### [REQUIREMENT]
Which companies does the interview excerpt about Arby's below name? List each one once.

### [EXTRACT TO READ]
────────────────────
I characterize it as a “rolling thunder” of activity since we’re setting a lot of things into motion while working on longer-term things. Beginning in August, we’ll have a major consumer promotion followed by series of new products and promotional initiatives. In September, we expect the first piece of new Crispin Porter + Bogusky work to break. Longer term, we’re looking at our store design of the future, which we’ll probably have in a couple of restaurants in the beginning of 2013.

The relaunch will focus on your loyal “heavy users,” the 15 percent of customers who account for close to 54 percent of Arby’s business. What’s their favorite time of day to stop into an Arby’s, and what’s your fastest-growing food offering?
Our busiest daypart is lunch and our fastest-growing product is our new Angus platform. It’s been a key driver in the five consecutive quarters of same-store sales growth.

Arby’s agency BBDO worked for the brand during five consecutive quarters of growth. Why the change to CP+B, which you worked with for several years while at Burger King?
────────────────────
### [LISTED ENTRIES]
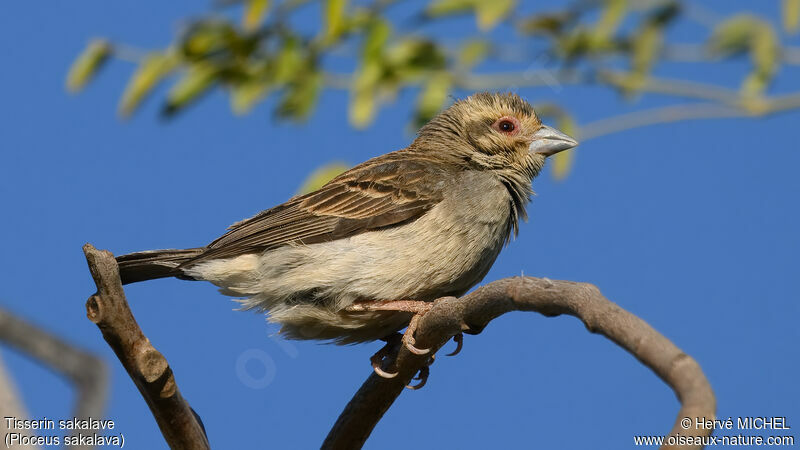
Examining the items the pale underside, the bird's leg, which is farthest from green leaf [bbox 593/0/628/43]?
the bird's leg

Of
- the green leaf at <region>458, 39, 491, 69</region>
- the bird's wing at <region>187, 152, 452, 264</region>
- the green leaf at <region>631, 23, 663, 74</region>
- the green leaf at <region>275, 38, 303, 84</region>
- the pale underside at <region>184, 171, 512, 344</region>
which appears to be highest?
the green leaf at <region>631, 23, 663, 74</region>

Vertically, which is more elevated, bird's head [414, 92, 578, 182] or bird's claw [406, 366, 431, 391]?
bird's head [414, 92, 578, 182]

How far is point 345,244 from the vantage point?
529cm

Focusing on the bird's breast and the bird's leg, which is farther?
the bird's breast

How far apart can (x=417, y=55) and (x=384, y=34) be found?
0.30 meters

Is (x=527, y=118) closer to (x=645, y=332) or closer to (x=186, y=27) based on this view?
(x=186, y=27)

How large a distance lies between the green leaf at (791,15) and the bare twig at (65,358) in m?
3.86

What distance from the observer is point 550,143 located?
5.80 m

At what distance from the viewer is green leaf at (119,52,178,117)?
5.96 m

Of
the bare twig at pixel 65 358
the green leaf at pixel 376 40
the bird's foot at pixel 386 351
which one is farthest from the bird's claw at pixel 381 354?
the bare twig at pixel 65 358

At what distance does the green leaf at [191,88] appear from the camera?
586cm

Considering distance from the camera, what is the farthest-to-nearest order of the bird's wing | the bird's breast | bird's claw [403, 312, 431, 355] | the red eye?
the red eye → the bird's wing → the bird's breast → bird's claw [403, 312, 431, 355]

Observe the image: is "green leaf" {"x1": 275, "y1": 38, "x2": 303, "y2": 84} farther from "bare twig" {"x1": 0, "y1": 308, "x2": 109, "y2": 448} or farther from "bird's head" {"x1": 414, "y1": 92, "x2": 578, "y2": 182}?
"bare twig" {"x1": 0, "y1": 308, "x2": 109, "y2": 448}

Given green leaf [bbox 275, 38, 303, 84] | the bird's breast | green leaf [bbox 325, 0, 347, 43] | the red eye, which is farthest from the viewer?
the red eye
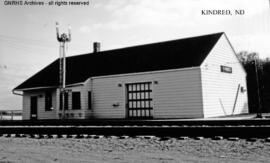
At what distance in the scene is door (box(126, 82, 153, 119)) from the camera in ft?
64.6

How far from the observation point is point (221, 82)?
792 inches

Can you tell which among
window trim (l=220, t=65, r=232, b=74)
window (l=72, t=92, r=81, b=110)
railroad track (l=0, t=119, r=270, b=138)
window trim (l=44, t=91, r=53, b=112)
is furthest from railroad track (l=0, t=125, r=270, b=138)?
window trim (l=220, t=65, r=232, b=74)

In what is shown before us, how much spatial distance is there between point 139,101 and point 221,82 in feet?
17.9

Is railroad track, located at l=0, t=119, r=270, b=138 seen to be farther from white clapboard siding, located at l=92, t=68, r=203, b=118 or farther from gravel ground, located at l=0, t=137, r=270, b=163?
white clapboard siding, located at l=92, t=68, r=203, b=118

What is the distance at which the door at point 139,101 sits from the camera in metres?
19.7

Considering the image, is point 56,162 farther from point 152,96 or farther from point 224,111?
point 224,111

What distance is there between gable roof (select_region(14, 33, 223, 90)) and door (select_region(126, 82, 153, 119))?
42.7 inches

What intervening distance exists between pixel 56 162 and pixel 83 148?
1.85m

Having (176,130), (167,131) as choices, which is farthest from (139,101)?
(176,130)

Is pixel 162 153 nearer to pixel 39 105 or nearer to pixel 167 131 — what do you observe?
pixel 167 131

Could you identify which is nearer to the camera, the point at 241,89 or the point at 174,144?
the point at 174,144

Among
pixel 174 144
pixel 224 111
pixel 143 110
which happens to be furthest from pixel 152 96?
pixel 174 144

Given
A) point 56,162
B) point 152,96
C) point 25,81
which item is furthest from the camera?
point 25,81

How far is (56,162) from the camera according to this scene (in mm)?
5375
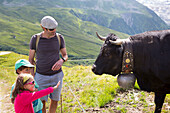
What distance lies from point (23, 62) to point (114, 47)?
2114 millimetres

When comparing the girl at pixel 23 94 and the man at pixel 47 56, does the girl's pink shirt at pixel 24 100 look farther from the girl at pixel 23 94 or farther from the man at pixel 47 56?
the man at pixel 47 56

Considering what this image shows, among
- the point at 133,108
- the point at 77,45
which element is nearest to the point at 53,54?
the point at 133,108

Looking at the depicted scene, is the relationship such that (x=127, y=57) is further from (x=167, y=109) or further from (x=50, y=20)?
(x=167, y=109)

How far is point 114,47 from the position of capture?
418 centimetres

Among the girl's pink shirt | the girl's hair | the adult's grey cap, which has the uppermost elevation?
the adult's grey cap

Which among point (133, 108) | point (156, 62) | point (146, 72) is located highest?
point (156, 62)

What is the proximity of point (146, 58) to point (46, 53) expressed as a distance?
2.39 meters

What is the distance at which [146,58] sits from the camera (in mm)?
4043

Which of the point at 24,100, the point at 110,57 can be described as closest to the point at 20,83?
the point at 24,100

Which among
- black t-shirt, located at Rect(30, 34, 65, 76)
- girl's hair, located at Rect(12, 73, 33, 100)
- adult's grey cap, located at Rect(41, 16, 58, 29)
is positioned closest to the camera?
girl's hair, located at Rect(12, 73, 33, 100)

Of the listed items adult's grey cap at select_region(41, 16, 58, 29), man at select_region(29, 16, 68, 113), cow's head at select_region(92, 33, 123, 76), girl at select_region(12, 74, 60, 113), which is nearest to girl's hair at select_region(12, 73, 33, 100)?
girl at select_region(12, 74, 60, 113)

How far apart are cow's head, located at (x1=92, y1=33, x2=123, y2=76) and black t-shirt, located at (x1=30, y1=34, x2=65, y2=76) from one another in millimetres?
1093

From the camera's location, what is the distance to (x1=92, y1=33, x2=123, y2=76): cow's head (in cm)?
412

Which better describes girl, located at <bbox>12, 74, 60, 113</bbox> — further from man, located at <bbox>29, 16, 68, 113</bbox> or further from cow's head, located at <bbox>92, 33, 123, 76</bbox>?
cow's head, located at <bbox>92, 33, 123, 76</bbox>
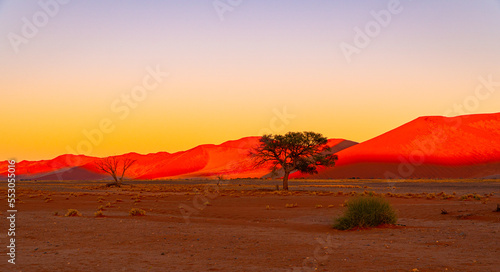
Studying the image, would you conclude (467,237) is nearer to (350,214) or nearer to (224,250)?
(350,214)

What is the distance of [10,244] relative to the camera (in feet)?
43.5

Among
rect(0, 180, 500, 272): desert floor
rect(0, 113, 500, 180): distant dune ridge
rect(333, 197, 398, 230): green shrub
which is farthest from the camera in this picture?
rect(0, 113, 500, 180): distant dune ridge

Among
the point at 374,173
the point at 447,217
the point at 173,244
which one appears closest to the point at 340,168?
the point at 374,173

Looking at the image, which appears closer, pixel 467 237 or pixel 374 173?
pixel 467 237

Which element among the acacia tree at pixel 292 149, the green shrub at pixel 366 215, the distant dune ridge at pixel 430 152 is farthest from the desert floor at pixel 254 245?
the distant dune ridge at pixel 430 152

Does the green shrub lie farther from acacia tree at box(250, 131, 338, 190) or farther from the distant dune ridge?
the distant dune ridge

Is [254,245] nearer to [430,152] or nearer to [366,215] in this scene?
[366,215]

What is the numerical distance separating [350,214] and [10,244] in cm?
1132

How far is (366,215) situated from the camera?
55.2 ft

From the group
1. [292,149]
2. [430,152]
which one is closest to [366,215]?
[292,149]

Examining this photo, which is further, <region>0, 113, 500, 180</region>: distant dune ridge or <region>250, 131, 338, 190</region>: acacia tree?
<region>0, 113, 500, 180</region>: distant dune ridge

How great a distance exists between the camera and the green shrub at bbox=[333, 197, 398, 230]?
16.7m

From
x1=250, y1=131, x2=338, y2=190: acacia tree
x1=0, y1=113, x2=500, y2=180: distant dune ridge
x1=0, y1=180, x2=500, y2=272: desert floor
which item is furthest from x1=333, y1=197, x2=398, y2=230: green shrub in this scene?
x1=0, y1=113, x2=500, y2=180: distant dune ridge

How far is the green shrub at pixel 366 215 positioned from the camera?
16.7m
────────────────────
### [RESPONSE]
- Arby's
- Crispin Porter + Bogusky (also called CP+B)
- BBDO
- Burger King